[Listed entries Boundary: Start]

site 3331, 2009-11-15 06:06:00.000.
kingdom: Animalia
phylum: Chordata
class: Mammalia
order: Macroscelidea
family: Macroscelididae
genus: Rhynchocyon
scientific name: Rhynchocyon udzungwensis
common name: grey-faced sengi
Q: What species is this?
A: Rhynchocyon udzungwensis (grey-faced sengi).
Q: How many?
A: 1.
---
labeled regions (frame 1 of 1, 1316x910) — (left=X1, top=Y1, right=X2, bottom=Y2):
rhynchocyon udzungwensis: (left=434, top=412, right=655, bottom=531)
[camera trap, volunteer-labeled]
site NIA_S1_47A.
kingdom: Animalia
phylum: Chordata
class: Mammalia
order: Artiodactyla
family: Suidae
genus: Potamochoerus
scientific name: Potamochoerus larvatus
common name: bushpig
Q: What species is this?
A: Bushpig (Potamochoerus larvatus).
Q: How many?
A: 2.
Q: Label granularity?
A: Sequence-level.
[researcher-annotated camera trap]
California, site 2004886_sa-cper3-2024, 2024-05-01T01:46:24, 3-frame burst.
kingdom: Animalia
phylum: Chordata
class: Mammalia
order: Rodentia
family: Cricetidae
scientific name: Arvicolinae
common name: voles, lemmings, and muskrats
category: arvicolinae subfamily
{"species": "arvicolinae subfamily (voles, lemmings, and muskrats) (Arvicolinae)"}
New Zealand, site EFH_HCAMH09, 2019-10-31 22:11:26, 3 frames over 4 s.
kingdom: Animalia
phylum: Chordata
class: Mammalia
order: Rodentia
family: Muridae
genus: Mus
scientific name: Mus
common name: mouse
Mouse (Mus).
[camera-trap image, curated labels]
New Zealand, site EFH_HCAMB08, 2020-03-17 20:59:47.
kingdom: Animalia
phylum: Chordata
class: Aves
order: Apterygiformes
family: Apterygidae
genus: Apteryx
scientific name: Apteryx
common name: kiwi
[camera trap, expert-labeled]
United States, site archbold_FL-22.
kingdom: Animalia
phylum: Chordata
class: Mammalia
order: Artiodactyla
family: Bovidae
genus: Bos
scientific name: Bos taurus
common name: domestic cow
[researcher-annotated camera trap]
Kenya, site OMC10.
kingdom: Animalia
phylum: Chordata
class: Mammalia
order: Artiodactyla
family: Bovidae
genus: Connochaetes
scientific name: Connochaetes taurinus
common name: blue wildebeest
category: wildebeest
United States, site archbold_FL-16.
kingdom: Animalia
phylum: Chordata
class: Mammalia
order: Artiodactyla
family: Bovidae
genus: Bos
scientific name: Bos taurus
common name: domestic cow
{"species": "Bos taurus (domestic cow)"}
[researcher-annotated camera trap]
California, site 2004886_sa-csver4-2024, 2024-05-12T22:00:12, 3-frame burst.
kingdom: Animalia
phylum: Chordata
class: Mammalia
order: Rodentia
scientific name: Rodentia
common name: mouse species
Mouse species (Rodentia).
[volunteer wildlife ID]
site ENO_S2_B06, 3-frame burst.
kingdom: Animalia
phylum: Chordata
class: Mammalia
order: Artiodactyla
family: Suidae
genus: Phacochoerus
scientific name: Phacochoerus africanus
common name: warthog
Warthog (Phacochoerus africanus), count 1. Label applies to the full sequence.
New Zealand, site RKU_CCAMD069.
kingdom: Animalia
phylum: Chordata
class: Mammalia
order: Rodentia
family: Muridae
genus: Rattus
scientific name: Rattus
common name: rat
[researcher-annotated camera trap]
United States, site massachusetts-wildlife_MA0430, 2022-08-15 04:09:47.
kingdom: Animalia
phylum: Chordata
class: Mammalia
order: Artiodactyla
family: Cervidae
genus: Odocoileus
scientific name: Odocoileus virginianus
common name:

[Listed entries Boundary: End]

__Work to complete__:
Set down the entries again, exactly as they stand above.

__Solution to this exercise__:
site 3331, 2009-11-15 06:06:00.000.
kingdom: Animalia
phylum: Chordata
class: Mammalia
order: Macroscelidea
family: Macroscelididae
genus: Rhynchocyon
scientific name: Rhynchocyon udzungwensis
common name: grey-faced sengi
Q: What species is this?
A: Rhynchocyon udzungwensis (grey-faced sengi).
Q: How many?
A: 1.
---
labeled regions (frame 1 of 1, 1316x910) — (left=X1, top=Y1, right=X2, bottom=Y2):
rhynchocyon udzungwensis: (left=434, top=412, right=655, bottom=531)
[camera trap, volunteer-labeled]
site NIA_S1_47A.
kingdom: Animalia
phylum: Chordata
class: Mammalia
order: Artiodactyla
family: Suidae
genus: Potamochoerus
scientific name: Potamochoerus larvatus
common name: bushpig
Q: What species is this?
A: Bushpig (Potamochoerus larvatus).
Q: How many?
A: 2.
Q: Label granularity?
A: Sequence-level.
[researcher-annotated camera trap]
California, site 2004886_sa-cper3-2024, 2024-05-01T01:46:24, 3-frame burst.
kingdom: Animalia
phylum: Chordata
class: Mammalia
order: Rodentia
family: Cricetidae
scientific name: Arvicolinae
common name: voles, lemmings, and muskrats
category: arvicolinae subfamily
{"species": "arvicolinae subfamily (voles, lemmings, and muskrats) (Arvicolinae)"}
New Zealand, site EFH_HCAMH09, 2019-10-31 22:11:26, 3 frames over 4 s.
kingdom: Animalia
phylum: Chordata
class: Mammalia
order: Rodentia
family: Muridae
genus: Mus
scientific name: Mus
common name: mouse
Mouse (Mus).
[camera-trap image, curated labels]
New Zealand, site EFH_HCAMB08, 2020-03-17 20:59:47.
kingdom: Animalia
phylum: Chordata
class: Aves
order: Apterygiformes
family: Apterygidae
genus: Apteryx
scientific name: Apteryx
common name: kiwi
[camera trap, expert-labeled]
United States, site archbold_FL-22.
kingdom: Animalia
phylum: Chordata
class: Mammalia
order: Artiodactyla
family: Bovidae
genus: Bos
scientific name: Bos taurus
common name: domestic cow
[researcher-annotated camera trap]
Kenya, site OMC10.
kingdom: Animalia
phylum: Chordata
class: Mammalia
order: Artiodactyla
family: Bovidae
genus: Connochaetes
scientific name: Connochaetes taurinus
common name: blue wildebeest
category: wildebeest
United States, site archbold_FL-16.
kingdom: Animalia
phylum: Chordata
class: Mammalia
order: Artiodactyla
family: Bovidae
genus: Bos
scientific name: Bos taurus
common name: domestic cow
{"species": "Bos taurus (domestic cow)"}
[researcher-annotated camera trap]
California, site 2004886_sa-csver4-2024, 2024-05-12T22:00:12, 3-frame burst.
kingdom: Animalia
phylum: Chordata
class: Mammalia
order: Rodentia
scientific name: Rodentia
common name: mouse species
Mouse species (Rodentia).
[volunteer wildlife ID]
site ENO_S2_B06, 3-frame burst.
kingdom: Animalia
phylum: Chordata
class: Mammalia
order: Artiodactyla
family: Suidae
genus: Phacochoerus
scientific name: Phacochoerus africanus
common name: warthog
Warthog (Phacochoerus africanus), count 1. Label applies to the full sequence.
New Zealand, site RKU_CCAMD069.
kingdom: Animalia
phylum: Chordata
class: Mammalia
order: Rodentia
family: Muridae
genus: Rattus
scientific name: Rattus
common name: rat
[researcher-annotated camera trap]
United States, site massachusetts-wildlife_MA0430, 2022-08-15 04:09:47.
kingdom: Animalia
phylum: Chordata
class: Mammalia
order: Artiodactyla
family: Cervidae
genus: Odocoileus
scientific name: Odocoileus virginianus
common name:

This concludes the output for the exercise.